What do you guys think? Its a exo terra "medium" sized tank. I went to lowes hardware and bought some bromeliads, a money tree (i think it looks like a marijuana plant) and another plant that i cant remember the name of. I had enough room for a epic water fall just for the fun of it. I have a reptifogger just for looks and maybe to alter the humidity as well. My friend (who is a bug freak), gave me two types insects to put in the tank isopods and spring tails. They help with cleaning the tank of fungus and fecal matter. 

Well this whole tank cost me about 400 dollars in all (exo terra is very proud of their tanks :P). I hope this doesnt come off as bragging i just want some suggestions on how to tweak the environment. thanks

----------


## Leefrogs

looks nice for a novice, no offence, lol, you'll understand after a bit. Good color, waterfall and everything, they might even breed in there. Then u can charge top dollar for your very bright babies. I think u did an awsome job. Do they have a nice place to hide? I suggest reading hiding eggs, guy got a girl and litterly a week later eggs!!! Do u know if u have. Sexed pair for sure?

----------


## Leefrogs

I never seen a jade like that. Can I get a close up? What r u growin in there, LOL  :Roll Eyes (Sarcastic):  :Roll Eyes (Sarcastic):  :Frog Surprise:

----------


## Wantrootbeer

Im not too sure how to sex them other then their size but i know they are about the same age so i suppose it is a pair. I tried to put some places for them to hide although they are not using the hiding spots  :Stick Out Tongue: . Yeah and i forgot to mention the ivy in the back im going to train it to grow down the rocks. Oh so the plant in the middle is a jade? lol thanks! and they are nothing special just junk from lowes hardware :P

----------


## Leefrogs

oh I'm sorry, I'm on an old iphone so it's hard to type and read.
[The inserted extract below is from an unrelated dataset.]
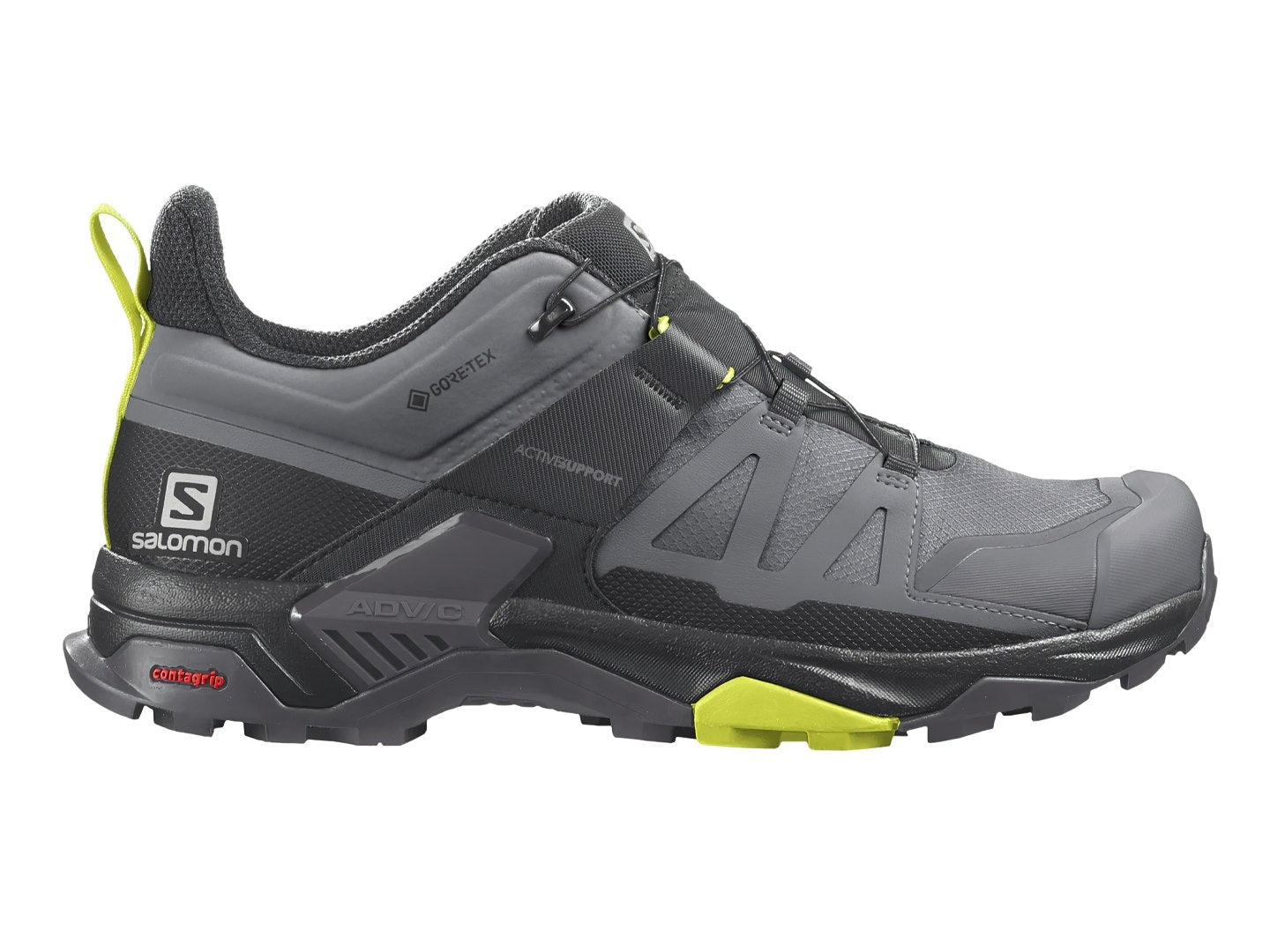 Tenis Salomon X Ultra 4 Mid Gtx Para Hombre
So iPhone-tarded!  You said money tree, I said jade tree. No dude that is a MJ plant!!! LOL I didn't know lowes was on the low/low.?!?! No I dont know what that is===can I buy it? Damn I'm soo far from a lowes.  No but fyi, jade is called money tree, had round leaves, is a suckulant*sp like cactus. And when leaves die, they're silver and hard like money. so can I get a close up of that plant? Is it like real and alive? :Big Grin:  :Big Grin:

----------


## bshmerlie

Welcome to the forum :Smile:     nice tank.   If I were you I would add more plants with bigger leaves.   Also if you have two frogs that are both the Same size and both adults they are probably the same sex.   The girls are larger than boys.   :Big Grin: .  Please check out the caresheet on the left to make sure that you are keeping them properly. Good luck with your new frogs.

----------


## wesleybrouwer

As i am seeing them, definetely male and female.

I would also put in some extra large leaved plants like Monstera or Philodendron,
personally i would definetelly put in more branches for climbing purpose.
The red eyes prefer to walk instead of jumping.

However, good luck with them  :Smile:

----------


## Animalnstinct

Love the money tree in your vivarium! I almost got one from lowes to put in the build I'm working on, but an aralia ming stump caught my eye. 

Isn't a money tree a Pachira aquatica and a Jade tree is Crassula arborsecens? I see the money tree but I don't see a jade tree in there?

Really nice vivarium!

----------


## Wantrootbeer

Yeah i was thinking about getting a monstera for my female....she is too big for the money tree leaves :P although my male loves the money tree (in fact he hasn't been on the wall since i put the money tree in there).  Monstera are not sold at lowes though  :Frown:

----------